Four Simple Ways Families Can Learn Gratitude Together

Four Simple Ways Families Can Learn Gratitude Together

It’s not very hard to teach children to be grateful for what they have. You simply have to explain what gratitude is, why they need it and then practice what you preach. As a parent, you practicing gratitude is the best example you can provide for your child. And we’ve come up with four simple ways that you and your family can practice the art of gratitude together in a fun and easy way.

Keep A Gratitude Jar

If you just want to keep things simple, put a jar on your counter accessible to everyone and write “gratitude” on it. Place Post-it notes or note cards near by with a pen or pencil and instruct everyone to write down one thing they are grateful for daily and slip it in the jar.

Tell them to really feel the joy they feel at having whatever it is as they write it down and place it in the jar. At the end of every evening or once a week at family dinner, go through the jar and share with everyone all of its contents. Give everyone the opportunity to explain why he or she is grateful for their item.

Write In A Gratitude Journal

A gratitude journal can be a beautiful journal, a spiral notebook, the back of an envelope or even sticky notes you place on your mirror. Do you and pick a medium that works for you, and simply – on a daily basis – write down everything you are grateful for in your life.

Do this in the morning, before bed or whenever you’re feeling low. Challenge yourself to write a list of say 5 or 10 things you’re grateful for big or small. This can be a fun activity when you’re feeling good, and a difficult one when you’re sad. But it’s when you’re feeling down that this exercise can help you the most. Just create your list and think about the happiness you feel for every item.

Before long your mood will lift and you’ll feel better than when. you started. On the flipside, if you do this daily – stay aware of all you have to be grateful for – your lows won’t be so low and when you are – it won’t last as long.

Just try it and see for yourself. Science backs up the practice of gratitude for a better well-being.
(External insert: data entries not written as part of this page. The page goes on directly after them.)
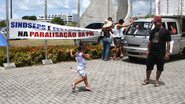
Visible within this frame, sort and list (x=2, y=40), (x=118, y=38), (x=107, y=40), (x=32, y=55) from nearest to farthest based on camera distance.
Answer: (x=2, y=40)
(x=32, y=55)
(x=107, y=40)
(x=118, y=38)

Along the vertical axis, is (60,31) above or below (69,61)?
above

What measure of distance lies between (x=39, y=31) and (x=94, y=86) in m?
4.87

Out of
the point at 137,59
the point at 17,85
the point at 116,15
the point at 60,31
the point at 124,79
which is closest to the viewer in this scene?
the point at 17,85

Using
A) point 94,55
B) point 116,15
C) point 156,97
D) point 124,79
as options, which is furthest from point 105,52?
point 116,15

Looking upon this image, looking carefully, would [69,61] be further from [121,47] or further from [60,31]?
[121,47]

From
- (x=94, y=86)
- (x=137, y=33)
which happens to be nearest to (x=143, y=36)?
(x=137, y=33)

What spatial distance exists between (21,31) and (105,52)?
3885 millimetres

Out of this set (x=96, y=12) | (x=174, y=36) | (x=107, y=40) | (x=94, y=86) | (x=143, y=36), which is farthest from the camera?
(x=96, y=12)

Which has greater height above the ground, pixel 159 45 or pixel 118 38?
pixel 118 38

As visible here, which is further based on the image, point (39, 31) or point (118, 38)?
point (118, 38)

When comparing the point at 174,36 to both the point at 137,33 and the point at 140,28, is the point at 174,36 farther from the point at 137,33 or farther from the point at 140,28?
the point at 137,33

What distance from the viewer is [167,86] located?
10.1 metres

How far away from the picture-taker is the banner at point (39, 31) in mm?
13344

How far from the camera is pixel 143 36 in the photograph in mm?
14352
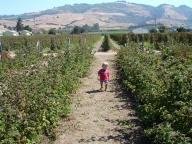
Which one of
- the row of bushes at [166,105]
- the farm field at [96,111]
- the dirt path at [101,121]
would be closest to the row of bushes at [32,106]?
the farm field at [96,111]

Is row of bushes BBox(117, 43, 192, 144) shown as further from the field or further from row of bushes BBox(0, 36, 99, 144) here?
row of bushes BBox(0, 36, 99, 144)

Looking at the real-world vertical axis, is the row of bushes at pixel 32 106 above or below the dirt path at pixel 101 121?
above

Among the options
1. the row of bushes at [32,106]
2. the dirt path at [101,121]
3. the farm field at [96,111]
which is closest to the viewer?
the farm field at [96,111]

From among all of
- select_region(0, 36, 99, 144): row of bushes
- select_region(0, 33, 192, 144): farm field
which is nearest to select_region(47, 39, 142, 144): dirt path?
select_region(0, 33, 192, 144): farm field

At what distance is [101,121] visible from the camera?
10391mm

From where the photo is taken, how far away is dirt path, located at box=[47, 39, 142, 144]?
9.01 m

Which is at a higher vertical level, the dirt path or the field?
the field

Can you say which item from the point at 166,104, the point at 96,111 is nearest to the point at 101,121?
the point at 96,111

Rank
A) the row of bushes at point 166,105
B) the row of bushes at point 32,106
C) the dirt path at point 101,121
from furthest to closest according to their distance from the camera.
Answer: the dirt path at point 101,121, the row of bushes at point 32,106, the row of bushes at point 166,105

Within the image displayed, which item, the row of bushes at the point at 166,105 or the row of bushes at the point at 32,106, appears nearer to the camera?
the row of bushes at the point at 166,105

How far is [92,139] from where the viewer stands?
29.5 feet

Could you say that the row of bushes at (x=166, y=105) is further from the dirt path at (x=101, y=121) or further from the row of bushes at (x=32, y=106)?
the row of bushes at (x=32, y=106)

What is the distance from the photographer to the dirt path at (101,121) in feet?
29.6

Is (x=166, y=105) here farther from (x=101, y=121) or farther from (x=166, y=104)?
(x=101, y=121)
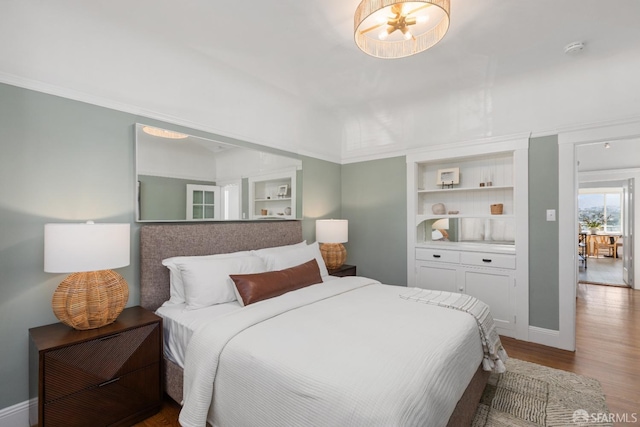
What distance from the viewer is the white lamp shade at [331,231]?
12.1ft

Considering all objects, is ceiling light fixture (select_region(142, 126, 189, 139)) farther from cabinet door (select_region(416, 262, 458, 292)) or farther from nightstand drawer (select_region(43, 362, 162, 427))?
cabinet door (select_region(416, 262, 458, 292))

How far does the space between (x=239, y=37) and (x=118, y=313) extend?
2.20 metres

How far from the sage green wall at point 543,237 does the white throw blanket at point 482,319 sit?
4.04ft

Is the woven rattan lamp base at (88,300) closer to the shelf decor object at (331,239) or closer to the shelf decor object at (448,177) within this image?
the shelf decor object at (331,239)

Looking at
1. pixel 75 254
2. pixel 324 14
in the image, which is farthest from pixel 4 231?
pixel 324 14

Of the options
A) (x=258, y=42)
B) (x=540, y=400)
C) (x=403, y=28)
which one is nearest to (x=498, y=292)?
(x=540, y=400)

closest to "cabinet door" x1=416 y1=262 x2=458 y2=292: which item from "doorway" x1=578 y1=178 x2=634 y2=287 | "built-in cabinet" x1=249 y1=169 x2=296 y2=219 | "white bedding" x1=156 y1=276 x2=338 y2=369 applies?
"built-in cabinet" x1=249 y1=169 x2=296 y2=219

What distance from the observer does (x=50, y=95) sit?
77.9 inches

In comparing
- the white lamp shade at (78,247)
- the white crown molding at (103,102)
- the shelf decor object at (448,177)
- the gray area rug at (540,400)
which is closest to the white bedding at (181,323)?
the white lamp shade at (78,247)

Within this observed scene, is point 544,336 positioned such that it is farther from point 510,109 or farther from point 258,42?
point 258,42

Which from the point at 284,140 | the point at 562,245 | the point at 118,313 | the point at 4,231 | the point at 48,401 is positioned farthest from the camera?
the point at 284,140

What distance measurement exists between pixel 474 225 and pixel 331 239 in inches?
71.2

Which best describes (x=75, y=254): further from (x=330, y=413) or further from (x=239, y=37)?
(x=239, y=37)

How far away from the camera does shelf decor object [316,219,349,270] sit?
370 cm
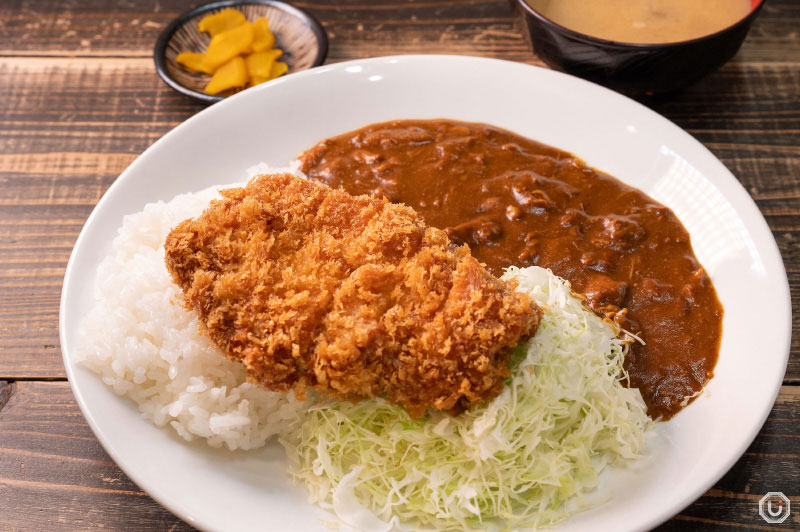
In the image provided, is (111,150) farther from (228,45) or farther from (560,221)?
(560,221)

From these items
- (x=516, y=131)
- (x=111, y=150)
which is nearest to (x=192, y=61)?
(x=111, y=150)

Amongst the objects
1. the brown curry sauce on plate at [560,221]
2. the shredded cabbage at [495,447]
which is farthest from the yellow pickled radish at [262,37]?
the shredded cabbage at [495,447]

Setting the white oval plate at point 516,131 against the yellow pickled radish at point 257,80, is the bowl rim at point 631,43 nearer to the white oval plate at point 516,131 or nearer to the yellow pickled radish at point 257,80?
the white oval plate at point 516,131

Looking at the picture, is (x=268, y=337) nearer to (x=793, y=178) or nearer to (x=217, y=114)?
(x=217, y=114)

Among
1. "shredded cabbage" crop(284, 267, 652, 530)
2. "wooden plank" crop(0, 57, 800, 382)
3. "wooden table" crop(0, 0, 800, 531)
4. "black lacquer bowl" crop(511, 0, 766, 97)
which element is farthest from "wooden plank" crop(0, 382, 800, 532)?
"black lacquer bowl" crop(511, 0, 766, 97)

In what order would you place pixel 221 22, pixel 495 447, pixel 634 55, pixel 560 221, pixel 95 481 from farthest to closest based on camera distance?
pixel 221 22 → pixel 634 55 → pixel 560 221 → pixel 95 481 → pixel 495 447

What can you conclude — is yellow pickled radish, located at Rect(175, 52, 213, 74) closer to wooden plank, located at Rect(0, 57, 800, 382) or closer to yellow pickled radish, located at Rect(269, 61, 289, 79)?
wooden plank, located at Rect(0, 57, 800, 382)
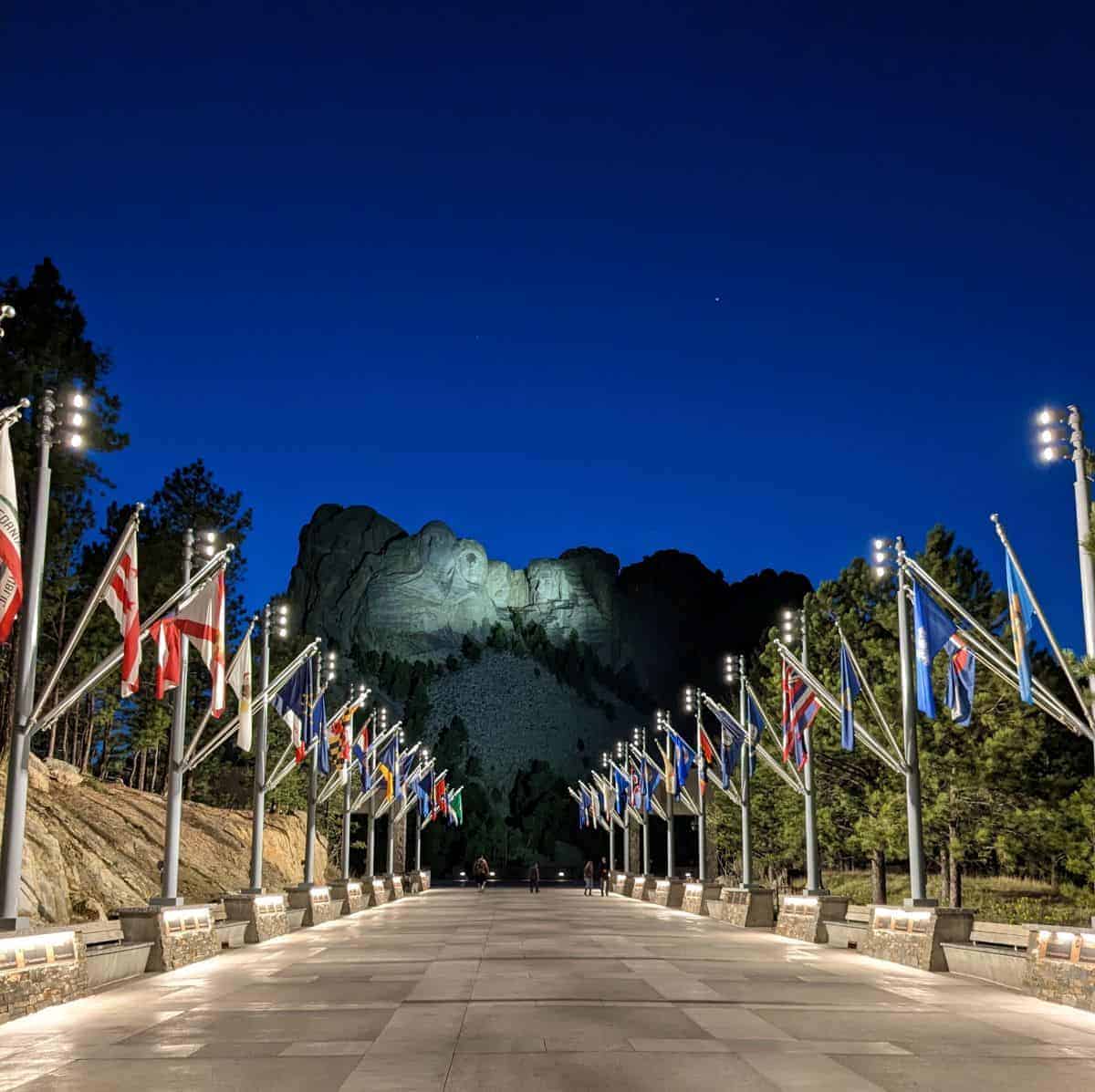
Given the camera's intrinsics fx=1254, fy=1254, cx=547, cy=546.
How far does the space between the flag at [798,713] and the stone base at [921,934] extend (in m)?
6.25

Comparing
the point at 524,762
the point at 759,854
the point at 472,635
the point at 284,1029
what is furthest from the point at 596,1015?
the point at 472,635

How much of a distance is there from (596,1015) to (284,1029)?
12.7ft

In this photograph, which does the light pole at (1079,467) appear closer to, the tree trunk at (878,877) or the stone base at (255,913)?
the stone base at (255,913)

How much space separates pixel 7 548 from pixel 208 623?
6902 millimetres

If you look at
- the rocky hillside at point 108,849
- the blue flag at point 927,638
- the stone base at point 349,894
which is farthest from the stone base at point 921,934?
the stone base at point 349,894

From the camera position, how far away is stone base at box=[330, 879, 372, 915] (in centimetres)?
4582

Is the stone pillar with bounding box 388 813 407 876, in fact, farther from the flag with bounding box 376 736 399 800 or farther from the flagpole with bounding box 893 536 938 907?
the flagpole with bounding box 893 536 938 907

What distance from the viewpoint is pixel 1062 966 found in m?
17.2

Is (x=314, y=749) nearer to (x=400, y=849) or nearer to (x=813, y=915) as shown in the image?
(x=813, y=915)

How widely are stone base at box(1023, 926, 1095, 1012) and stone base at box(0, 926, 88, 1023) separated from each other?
1345cm

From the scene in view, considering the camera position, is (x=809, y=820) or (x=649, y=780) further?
(x=649, y=780)

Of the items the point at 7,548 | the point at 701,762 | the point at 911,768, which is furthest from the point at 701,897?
the point at 7,548

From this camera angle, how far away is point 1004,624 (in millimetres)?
41750

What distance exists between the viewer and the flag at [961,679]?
71.4 ft
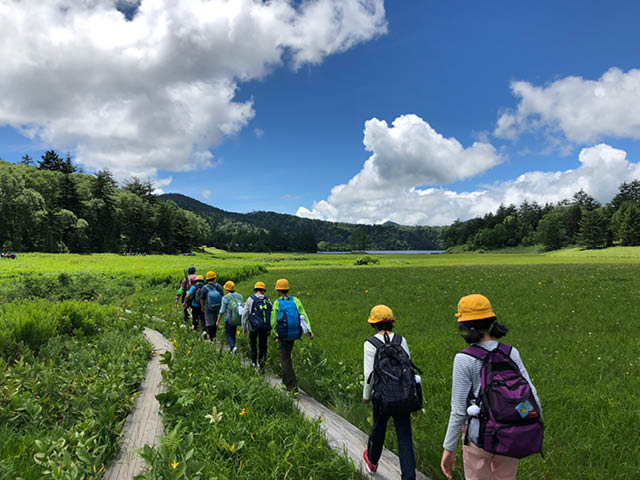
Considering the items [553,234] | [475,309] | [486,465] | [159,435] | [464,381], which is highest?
[553,234]

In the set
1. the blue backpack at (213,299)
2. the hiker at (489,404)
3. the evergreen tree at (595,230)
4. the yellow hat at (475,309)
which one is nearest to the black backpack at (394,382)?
the hiker at (489,404)

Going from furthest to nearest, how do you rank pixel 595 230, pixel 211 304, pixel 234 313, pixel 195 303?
pixel 595 230 < pixel 195 303 < pixel 211 304 < pixel 234 313

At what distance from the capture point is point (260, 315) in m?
7.11

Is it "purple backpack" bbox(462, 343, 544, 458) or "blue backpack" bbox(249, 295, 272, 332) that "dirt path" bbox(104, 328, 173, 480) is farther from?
"purple backpack" bbox(462, 343, 544, 458)

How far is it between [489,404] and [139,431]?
508 cm

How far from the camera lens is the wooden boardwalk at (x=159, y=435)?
3937 mm

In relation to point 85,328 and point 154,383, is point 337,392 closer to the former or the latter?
point 154,383

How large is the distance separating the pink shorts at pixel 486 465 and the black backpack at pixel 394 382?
69cm

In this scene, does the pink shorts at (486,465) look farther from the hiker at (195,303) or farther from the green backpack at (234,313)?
the hiker at (195,303)

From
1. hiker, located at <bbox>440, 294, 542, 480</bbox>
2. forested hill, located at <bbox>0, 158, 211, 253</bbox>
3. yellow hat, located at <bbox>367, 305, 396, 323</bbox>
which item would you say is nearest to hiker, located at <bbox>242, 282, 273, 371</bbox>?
yellow hat, located at <bbox>367, 305, 396, 323</bbox>

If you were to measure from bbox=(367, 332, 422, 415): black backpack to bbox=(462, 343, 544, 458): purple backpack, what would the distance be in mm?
962

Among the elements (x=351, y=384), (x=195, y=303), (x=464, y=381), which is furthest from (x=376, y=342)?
(x=195, y=303)

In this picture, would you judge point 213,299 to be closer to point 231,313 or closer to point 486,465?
point 231,313

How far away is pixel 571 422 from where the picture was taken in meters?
4.79
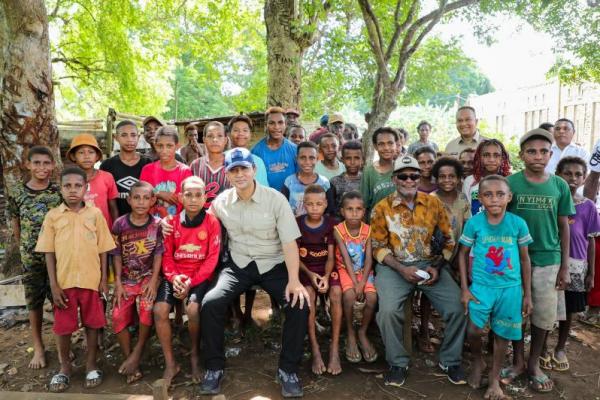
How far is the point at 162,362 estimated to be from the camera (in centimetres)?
420

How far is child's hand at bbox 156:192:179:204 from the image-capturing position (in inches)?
168

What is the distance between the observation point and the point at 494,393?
347cm

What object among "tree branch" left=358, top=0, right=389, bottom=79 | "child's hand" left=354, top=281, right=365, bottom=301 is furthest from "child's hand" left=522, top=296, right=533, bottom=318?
"tree branch" left=358, top=0, right=389, bottom=79

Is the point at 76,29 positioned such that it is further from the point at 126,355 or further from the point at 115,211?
the point at 126,355

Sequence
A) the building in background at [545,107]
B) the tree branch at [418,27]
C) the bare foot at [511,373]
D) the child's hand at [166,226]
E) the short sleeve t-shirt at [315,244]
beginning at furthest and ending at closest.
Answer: the building in background at [545,107] < the tree branch at [418,27] < the short sleeve t-shirt at [315,244] < the child's hand at [166,226] < the bare foot at [511,373]

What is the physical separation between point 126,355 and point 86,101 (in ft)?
55.1

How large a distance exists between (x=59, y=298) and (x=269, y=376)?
6.50ft

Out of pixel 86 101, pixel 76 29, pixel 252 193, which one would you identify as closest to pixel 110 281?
pixel 252 193

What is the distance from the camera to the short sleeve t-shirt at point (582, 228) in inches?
157

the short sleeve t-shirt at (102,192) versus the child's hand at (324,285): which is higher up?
the short sleeve t-shirt at (102,192)

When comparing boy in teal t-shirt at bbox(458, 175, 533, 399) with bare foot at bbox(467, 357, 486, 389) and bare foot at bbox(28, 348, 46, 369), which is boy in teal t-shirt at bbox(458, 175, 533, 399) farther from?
bare foot at bbox(28, 348, 46, 369)

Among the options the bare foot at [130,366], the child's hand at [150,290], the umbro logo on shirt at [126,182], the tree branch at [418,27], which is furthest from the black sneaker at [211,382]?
the tree branch at [418,27]

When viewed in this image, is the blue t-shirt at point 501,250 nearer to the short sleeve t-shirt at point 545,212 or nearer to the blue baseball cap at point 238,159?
the short sleeve t-shirt at point 545,212

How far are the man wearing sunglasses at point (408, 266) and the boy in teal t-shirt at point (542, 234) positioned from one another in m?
0.62
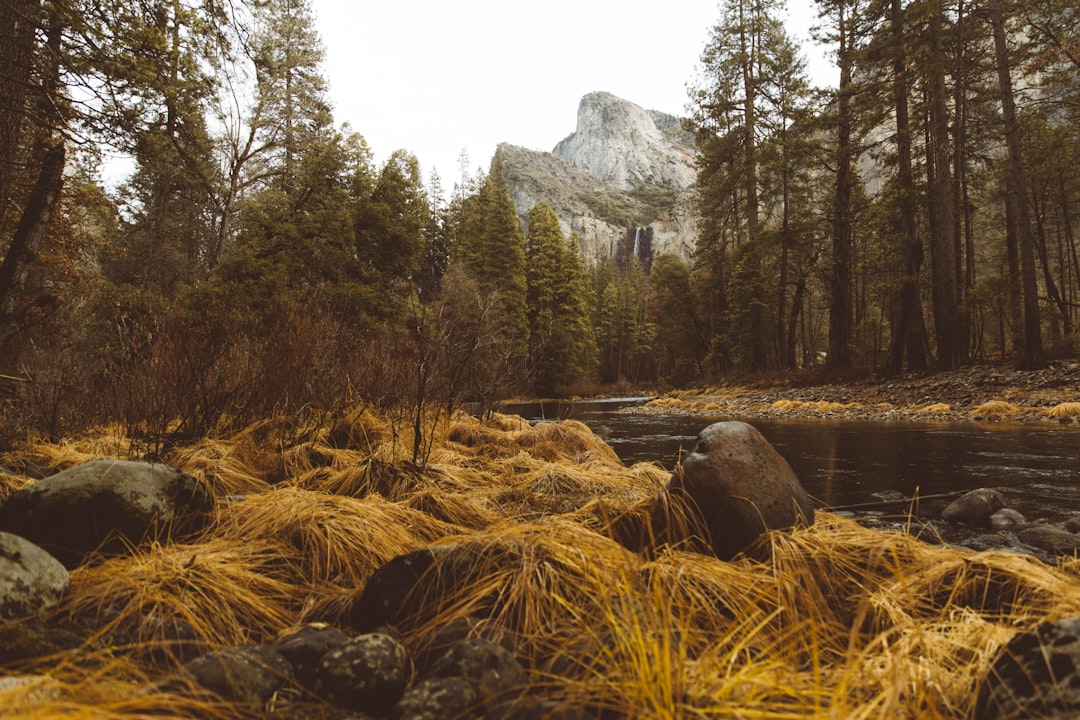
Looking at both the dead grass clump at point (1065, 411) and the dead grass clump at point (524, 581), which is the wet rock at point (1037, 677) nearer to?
the dead grass clump at point (524, 581)

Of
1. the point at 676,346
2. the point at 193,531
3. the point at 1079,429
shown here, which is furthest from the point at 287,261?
the point at 676,346

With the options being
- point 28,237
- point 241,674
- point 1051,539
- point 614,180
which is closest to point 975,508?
point 1051,539

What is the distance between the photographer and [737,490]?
236cm

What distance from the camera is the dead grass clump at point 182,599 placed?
1425mm

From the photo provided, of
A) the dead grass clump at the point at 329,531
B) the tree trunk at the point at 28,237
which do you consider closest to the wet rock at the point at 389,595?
the dead grass clump at the point at 329,531

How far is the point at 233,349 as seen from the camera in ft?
16.5

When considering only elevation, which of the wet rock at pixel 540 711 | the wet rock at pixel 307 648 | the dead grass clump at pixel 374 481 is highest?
the dead grass clump at pixel 374 481

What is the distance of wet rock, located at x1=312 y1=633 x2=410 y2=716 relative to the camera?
1.20 meters

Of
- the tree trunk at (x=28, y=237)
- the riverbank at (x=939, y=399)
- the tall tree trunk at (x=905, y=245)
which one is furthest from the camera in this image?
the tall tree trunk at (x=905, y=245)

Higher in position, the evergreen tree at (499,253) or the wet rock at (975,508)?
the evergreen tree at (499,253)

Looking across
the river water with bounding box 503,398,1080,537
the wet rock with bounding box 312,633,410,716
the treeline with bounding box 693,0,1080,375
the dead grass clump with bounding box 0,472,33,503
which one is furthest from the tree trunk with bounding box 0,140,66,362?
the treeline with bounding box 693,0,1080,375

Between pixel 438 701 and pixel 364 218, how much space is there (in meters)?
17.2

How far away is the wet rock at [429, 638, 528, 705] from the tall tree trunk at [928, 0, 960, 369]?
15000 millimetres

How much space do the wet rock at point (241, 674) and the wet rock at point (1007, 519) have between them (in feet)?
14.7
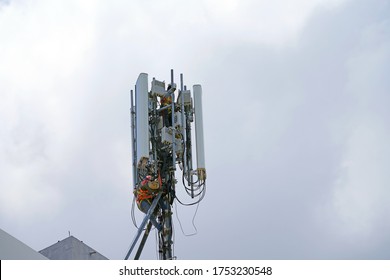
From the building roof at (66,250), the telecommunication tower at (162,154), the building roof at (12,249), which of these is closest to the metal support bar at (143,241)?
the telecommunication tower at (162,154)

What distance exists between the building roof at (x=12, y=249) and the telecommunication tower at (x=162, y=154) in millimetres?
6058

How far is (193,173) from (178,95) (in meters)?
2.61

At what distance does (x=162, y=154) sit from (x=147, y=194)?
4.18 ft

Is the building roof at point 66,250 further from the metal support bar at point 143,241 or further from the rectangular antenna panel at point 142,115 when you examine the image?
the rectangular antenna panel at point 142,115

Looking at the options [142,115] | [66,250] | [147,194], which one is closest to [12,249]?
[147,194]

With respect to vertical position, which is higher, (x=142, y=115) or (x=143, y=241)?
(x=142, y=115)

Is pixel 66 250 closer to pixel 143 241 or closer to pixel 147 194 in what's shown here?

Have your children keep their own journal, and allow them to share or not share the contents with you. And let them see you writing in yours. Set aside time weekly to discuss your lists. Bring snacks and make it fun!

Create A Gratitude Collage

Gratitude collages are a great option for the artsy and crafty. You can create a collage to hang in your home, or you could even create a Pinterest board if that’s your thing. Either way, get your tools together – old magazines, scissors and glue sticks. Other fun sticky scrapbooking elements can be purchased from craft stores and used as well.

Play uplifting music and have family members talk about each item they are grateful for as they are placing it on the board. Remind everyone to go to the collage often to view the items and remember how happy each item makes them feel.

Write Thank You Notes

Writing thank you notes doesn’t have to be a lost art. And it also doesn’t have to only be for weddings! Keep stacks of thank you notes, envelopes (and maybe a few stickers?) handy in your home. Encourage everyone to write thank you notes whenever they feel grateful to someone for something. It could be to a sibling or parent, or a teacher, a neighbor or even the mailman.

In our digital age, receiving handwritten notes has become very rare which makes it special. Who doesn’t like to take a few moments to open an envelope, and read a note that thanks them for something they did or gave? Not only are you practicing the art of gratitude which is good for you, but you’re making someone else feel good.

Let your kids see you writing thank you notes, just as you encourage them to write their own. Pretty soon jotting down a quick thank you will become a habit. And what a great habit to have.

Well, there you go! Four simple ways for you and your family to practice gratitude together. Try one idea or do them all. See what works best for you and your family and then enjoy the benefits of a family that practices gratitude together.